*TEKST*
Z bankowości elektronicznej korzystamy obecnie niezmiernie często. Przelewy internetowe stały się naszą codziennością. Cały czas jednak popełniamy te same błędy, narażając się na ataki ze strony cyberoszustów. Warto, więc poznać kilka podstawowych zasad, które sprawiają, że wykonywanie przelewów online jest bezpieczniejsze.
Strony za pośrednictwem, których wykonujemy przelewy online powinny posiadać specjalne certyfikaty bezpieczeństwa. Można to sprawdzić w bardzo łatwy sposób. Przed zalogowaniem się do systemu bankowości elektronicznej naszego banku wystarczy sprawdzić czy w pasku adresu znajduje się symbol zamkniętej kłódki. Fałszywe strony internetowe nie będą go po prostu posiadały. Można również przekonać się, przez kogo został wydany certyfikat SSL. Takie informacje uzyskamy klikając na wymieniony symbol.
Jeżeli dokonujemy przelewów internetowych nie powinniśmy instalować na naszym komputerze czy telefonie programów i aplikacji z niezaufanych źródeł. Musimy zadbać również o odpowiednie oprogramowanie antywirusowe. Znajdźmy skuteczny i polecany program typu antywirus, antymalware oraz firewall. Zwracajmy także uwagę na systematyczne aktualizowanie bazy sygnatur wirusów danego programu antywirusowego do najnowszej wersji. Pamiętajmy o tym, że istnieją w sieci strony o tematyce podwyższonego ryzyka np. serwisy erotyczne czy strony zakładów bukmacherskich. Unikajmy wykorzystywania komputera, z którego dokonujemy przelewów, do przeglądania stron tego rodzaju. Regularne i pełne skanowanie komputera powinno pomóc w usunięciu złośliwego oprogramowania z komputera.

*ZAŁĄCZONE WPISY*
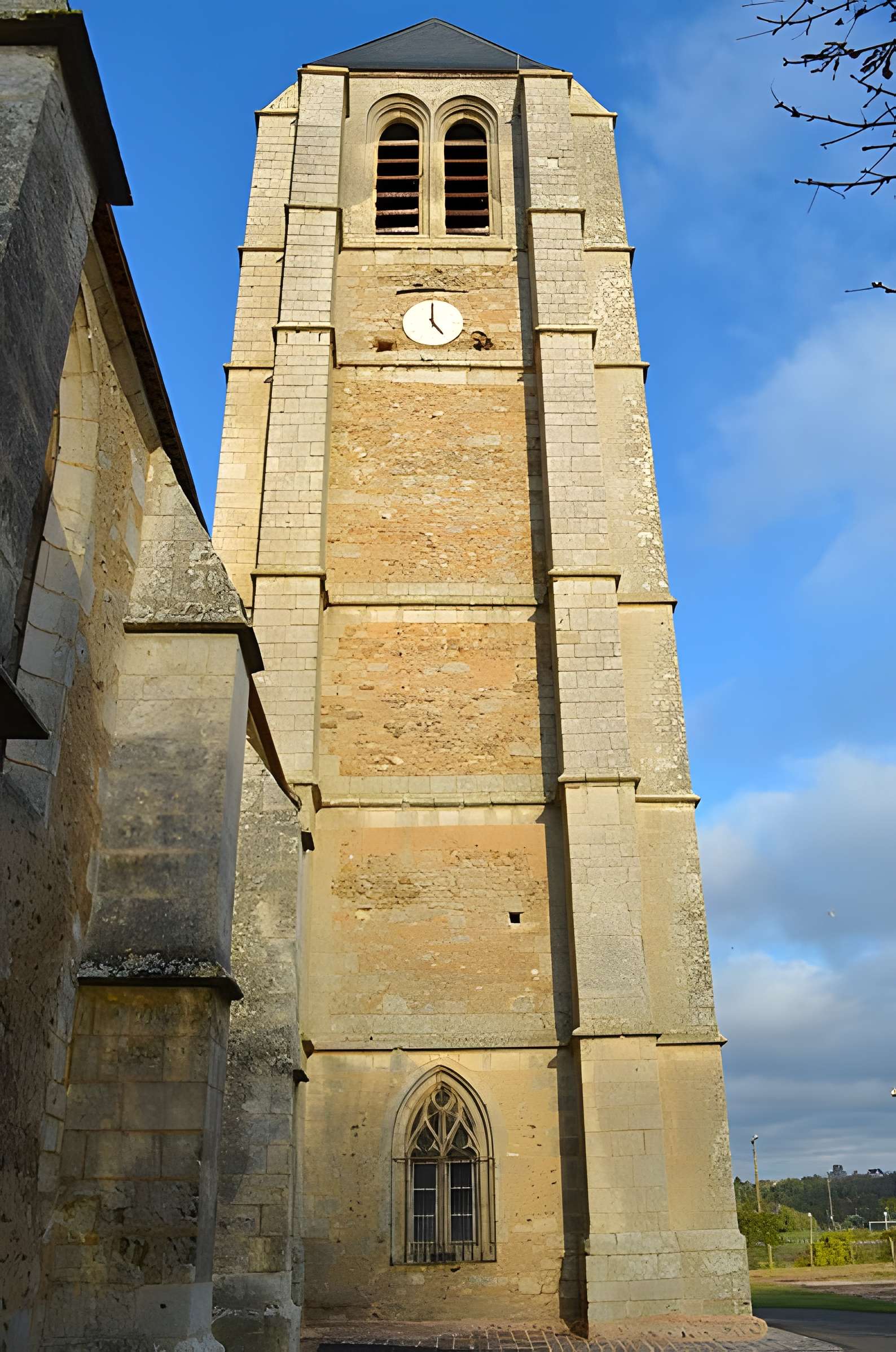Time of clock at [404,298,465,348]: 5:00
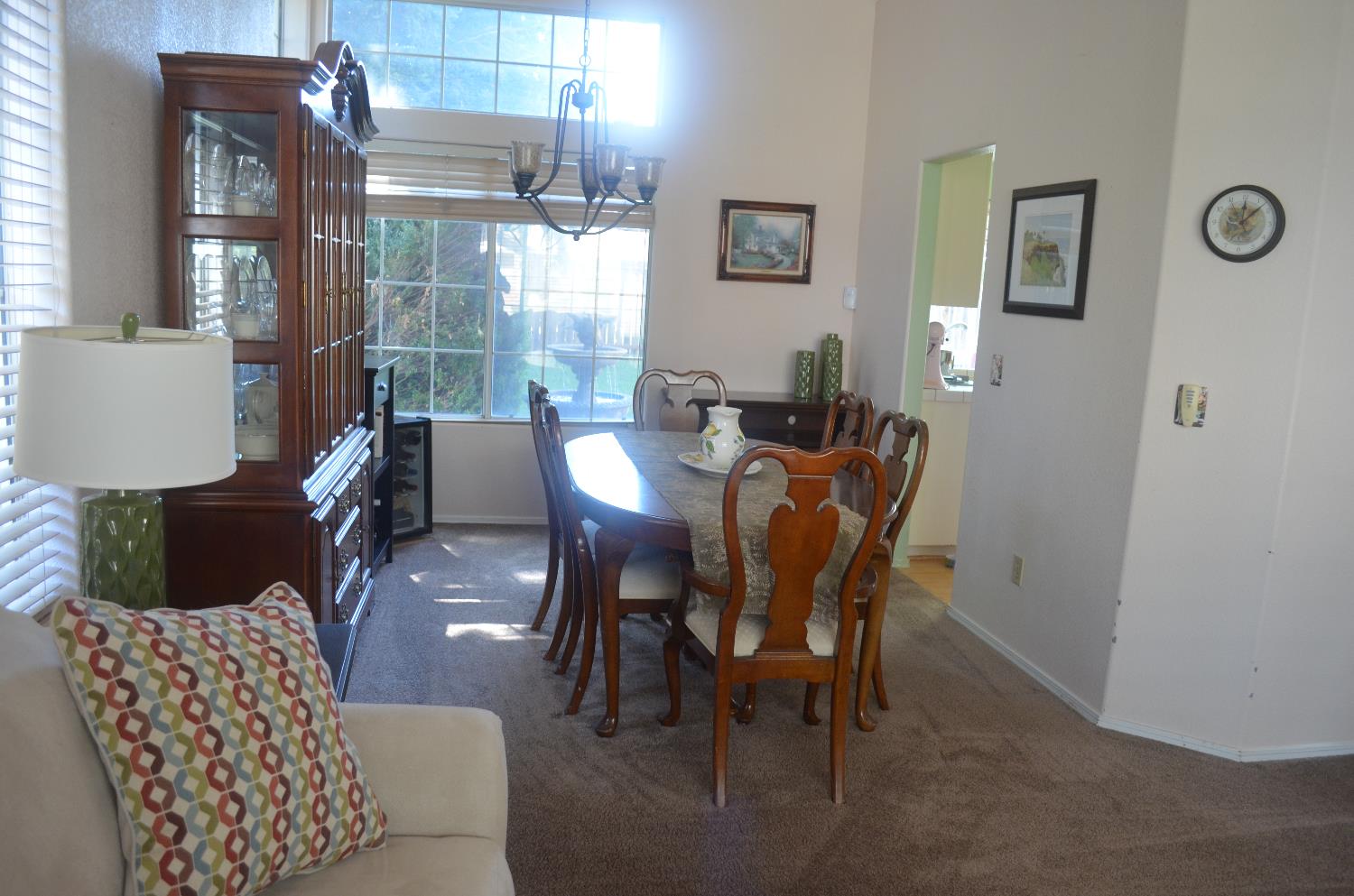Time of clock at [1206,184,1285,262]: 12:07
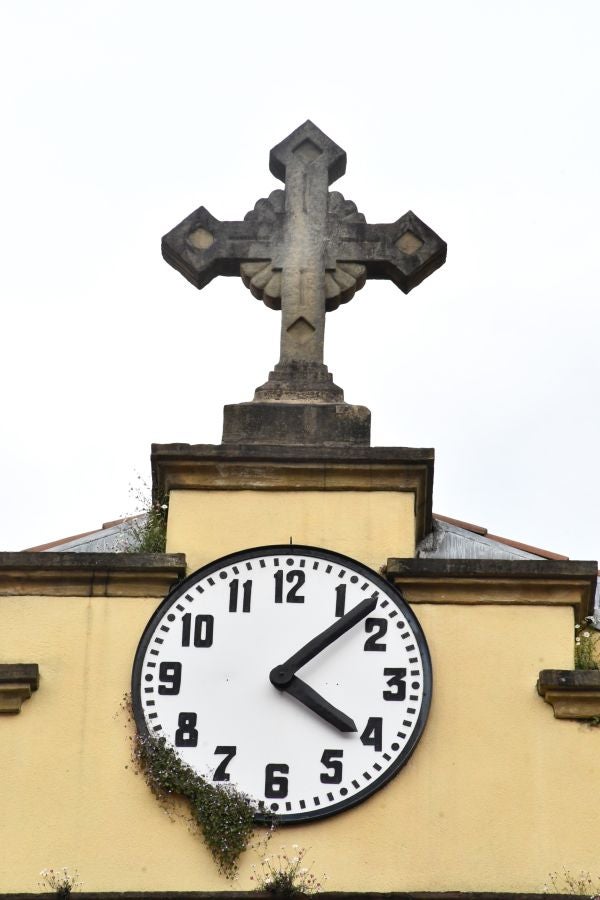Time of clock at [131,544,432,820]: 4:07
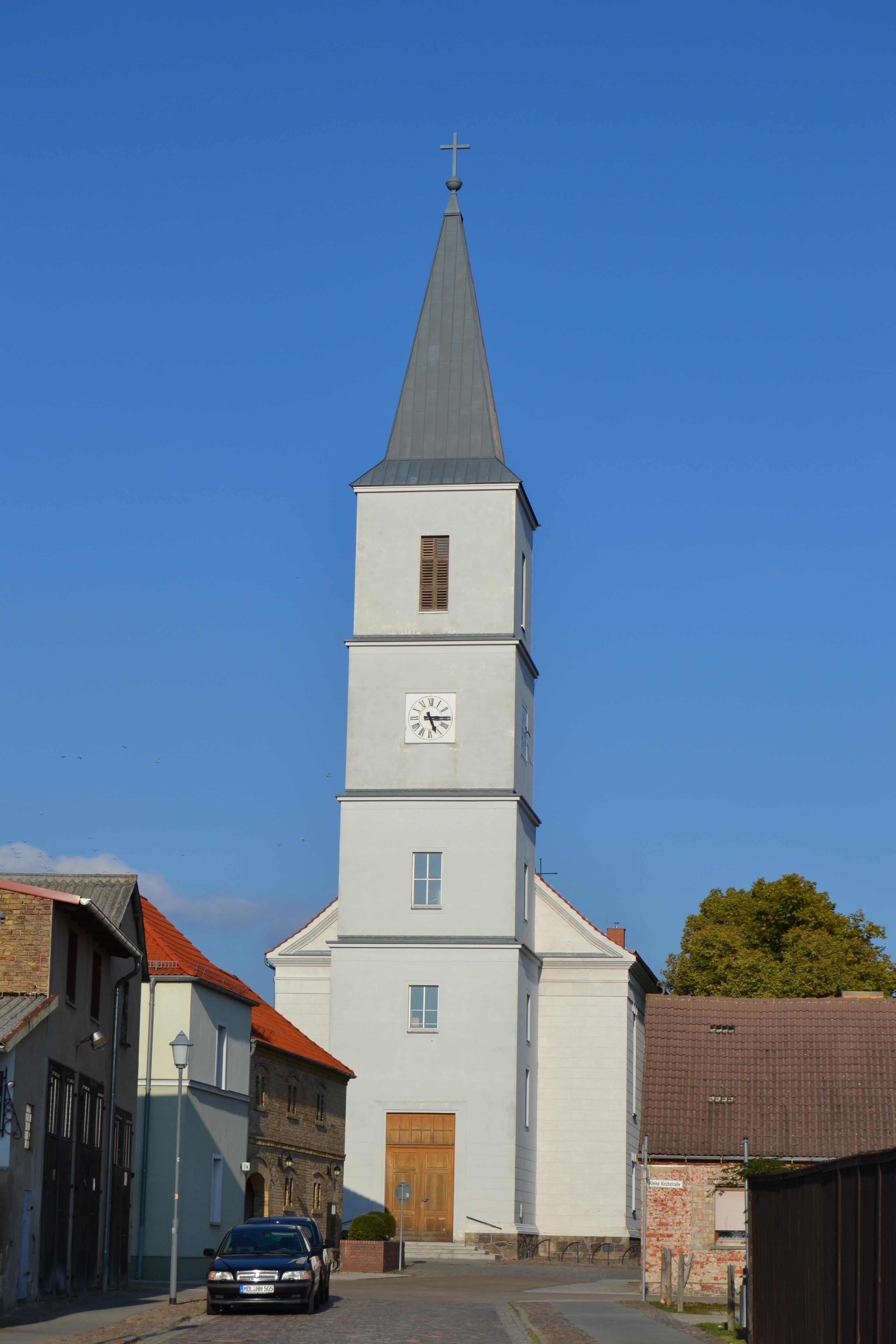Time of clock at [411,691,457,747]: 5:15
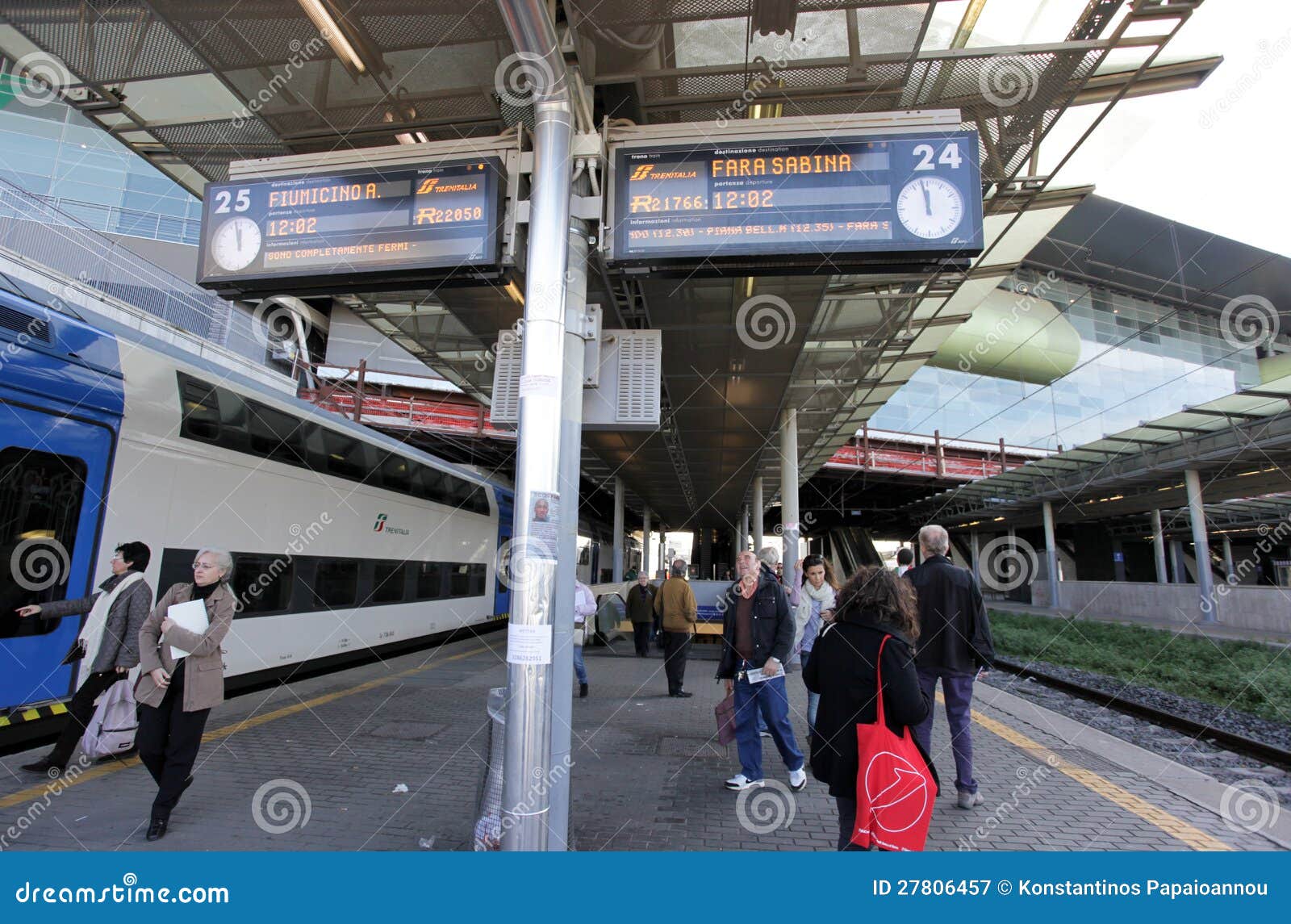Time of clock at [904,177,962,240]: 11:58
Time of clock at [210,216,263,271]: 11:57
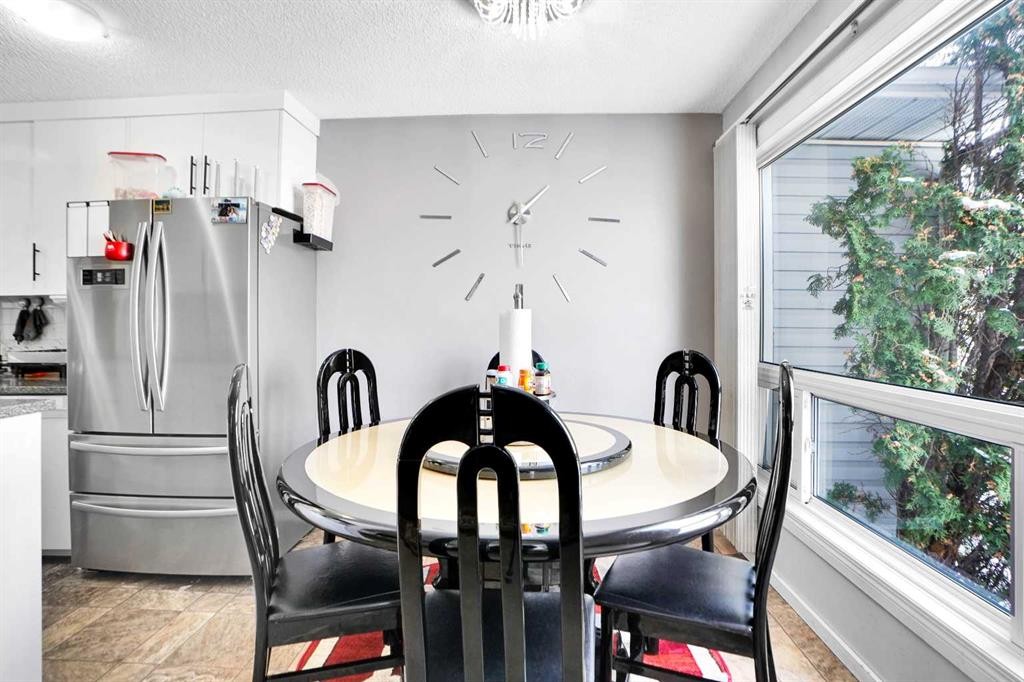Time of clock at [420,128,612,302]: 1:29
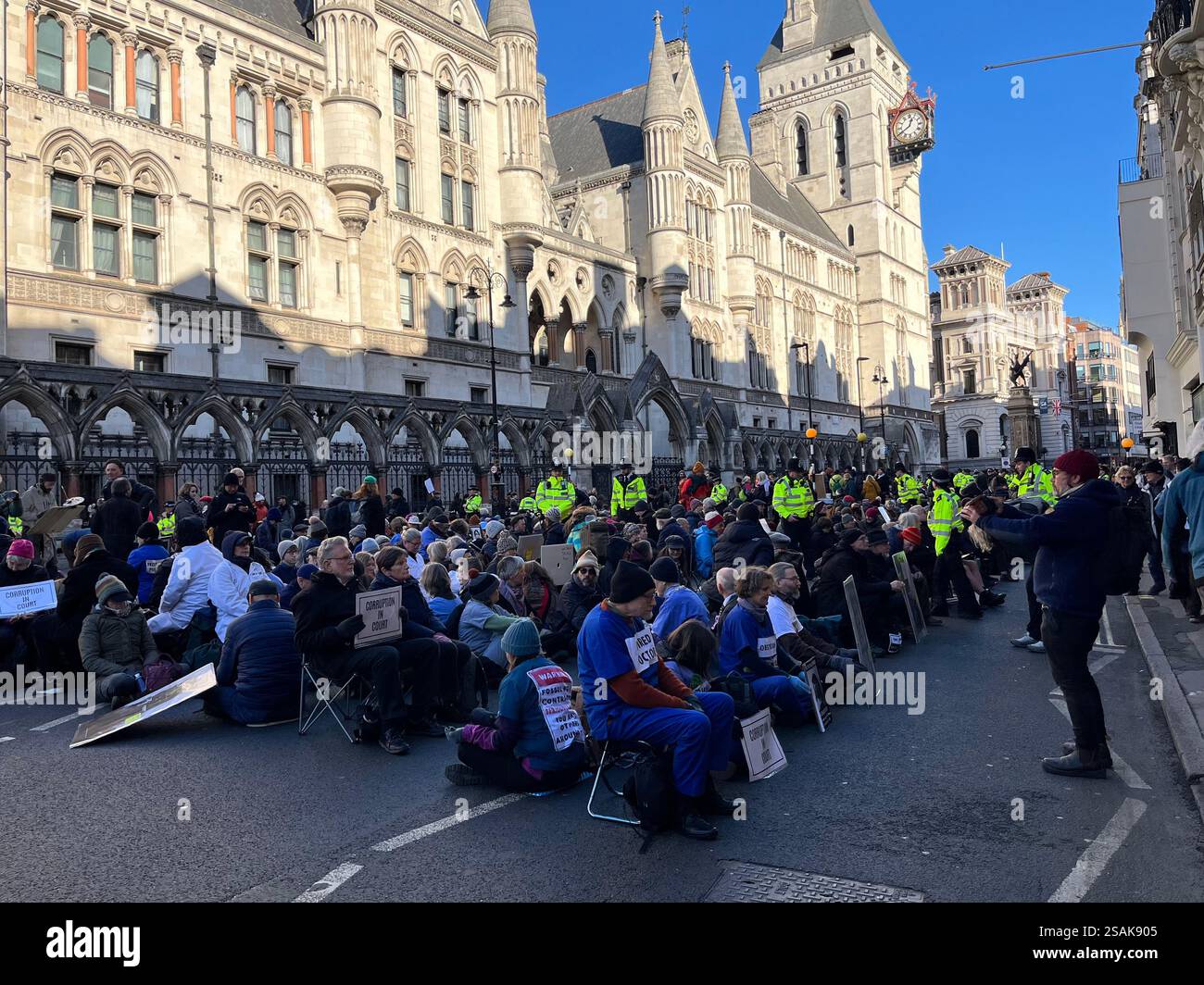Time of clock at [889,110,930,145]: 12:40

*POLECENIE 1*
Streść tekst o bezpieczeństwie przelewów online w dwóch zdaniach.
*POLECENIE 2*
Odpowiedz krótko na pytania do tekstu o bezpieczeństwie przelewów online:
(a) Jaki symbol powinien znajdować się w pasku adresu przed zalogowaniem?
(b) W jaki sposób można sprawdzić, kto wydał certyfikat SSL?
(c) Jakie strony podano jako przykłady stron podwyższonego ryzyka?
*POLECENIE 3*
Dopisz dalszą część tekstu o bezpieczeństwie przelewów online.
Wpisy nie są tu do niczego potrzebne.

*ODPOWIEDŹ 1*
Przelewy internetowe stały się codziennością, a wciąż popełniamy te same błędy, dlatego warto poznać podstawowe zasady bezpieczeństwa. Przed zalogowaniem należy sprawdzić symbol zamkniętej kłódki w pasku adresu, a ponadto nie instalować programów z niezaufanych źródeł, używać aktualnego oprogramowania ochronnego i nie przeglądać stron podwyższonego ryzyka na komputerze, z którego robimy przelewy.

*ODPOWIEDŹ 2*
(a) Symbol zamkniętej kłódki.
(b) Klikając na symbol kłódki.
(c) Serwisy erotyczne i strony zakładów bukmacherskich.

*ODPOWIEDŹ 3*
Potwierdzając przelew za pomocą hasła SMS zawsze porównuj numer rachunku, który wyświetla się w telefonie, z numerem widniejącym na fakturze lub innym dokumencie wzorcowym. Cyberprzestępcy bardzo często infekują dziś komputery złośliwym oprogramowaniem, które pozwala im podmienić numer konta do przelewu. Jednak zainfekowanie w tym samym czasie telefonu jest o wiele trudniejsze. SMS-owe potwierdzanie transakcji jest zresztą dużo bardziej bezpieczne, niż tradycyjne Tokeny, w przypadku których nie można podejrzeć rzeczywistego numeru konta, na które wykonywany jest przelew w sytuacji, gdy naszym komputerze zostanie zainstalowane złośliwe oprogramowanie.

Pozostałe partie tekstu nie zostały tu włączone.